:: WHAT YOU WILL DO ::
What is needed is an exact copy of the line with "order: Rodentia" and all lines that follow it in the entries below, the last line included.

[DATA SHOWN — start]

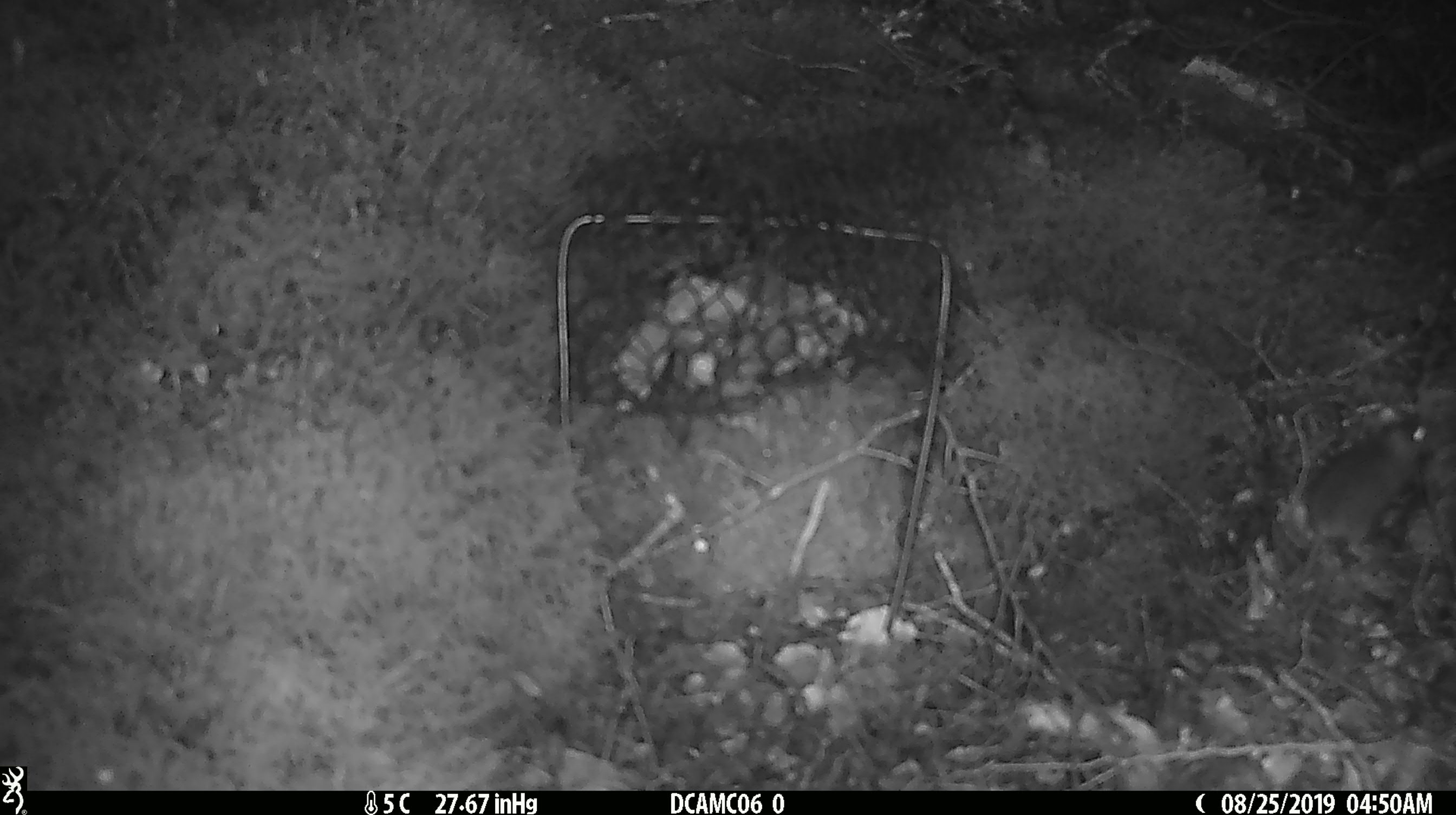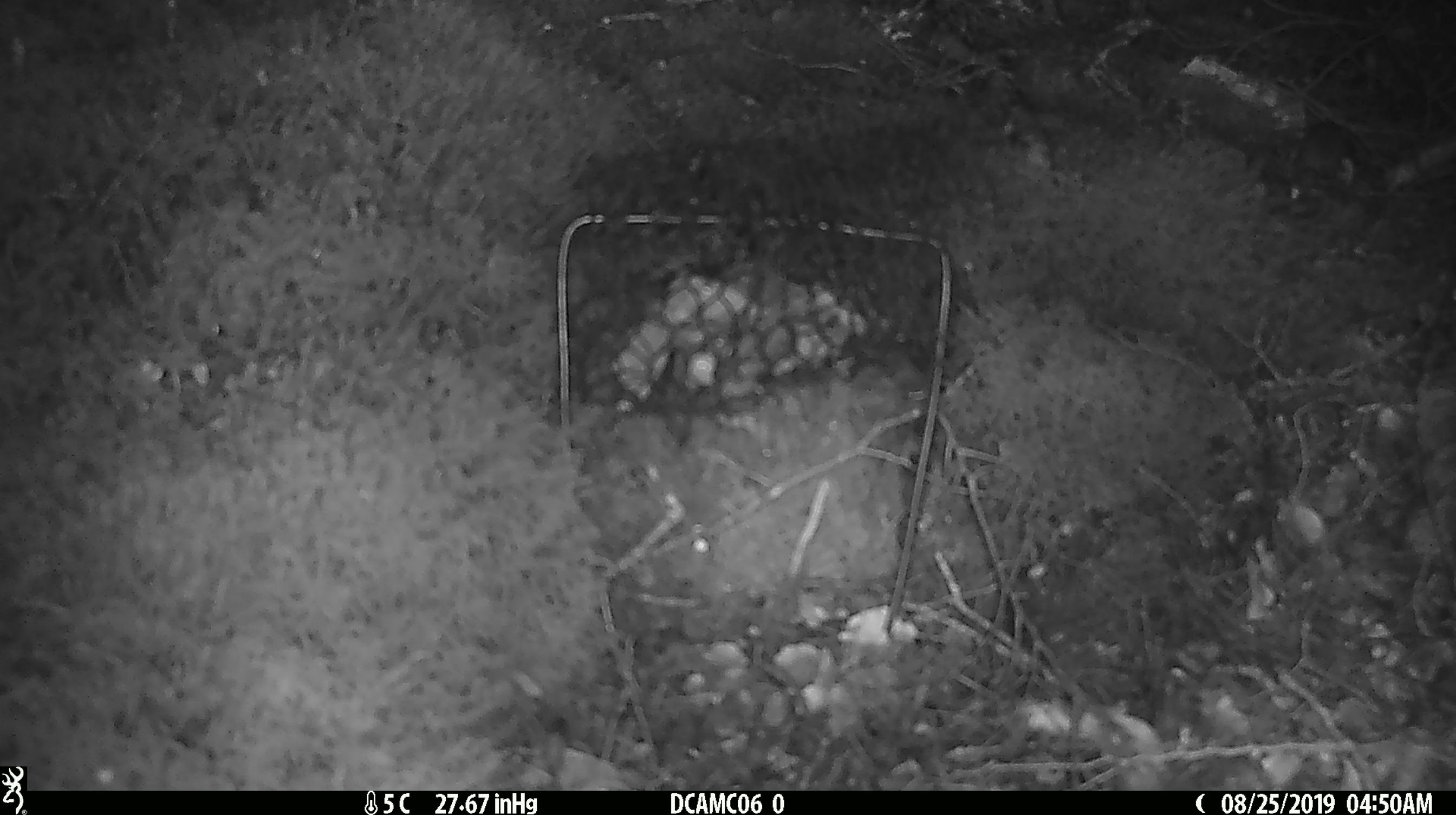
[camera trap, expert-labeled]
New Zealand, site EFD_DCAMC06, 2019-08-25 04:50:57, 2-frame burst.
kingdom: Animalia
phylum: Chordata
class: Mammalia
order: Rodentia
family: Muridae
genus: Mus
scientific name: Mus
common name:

[DATA SHOWN — finish]

:: REPLY TO THE EXERCISE ::
order: Rodentia
family: Muridae
genus: Mus
scientific name: Mus
common name:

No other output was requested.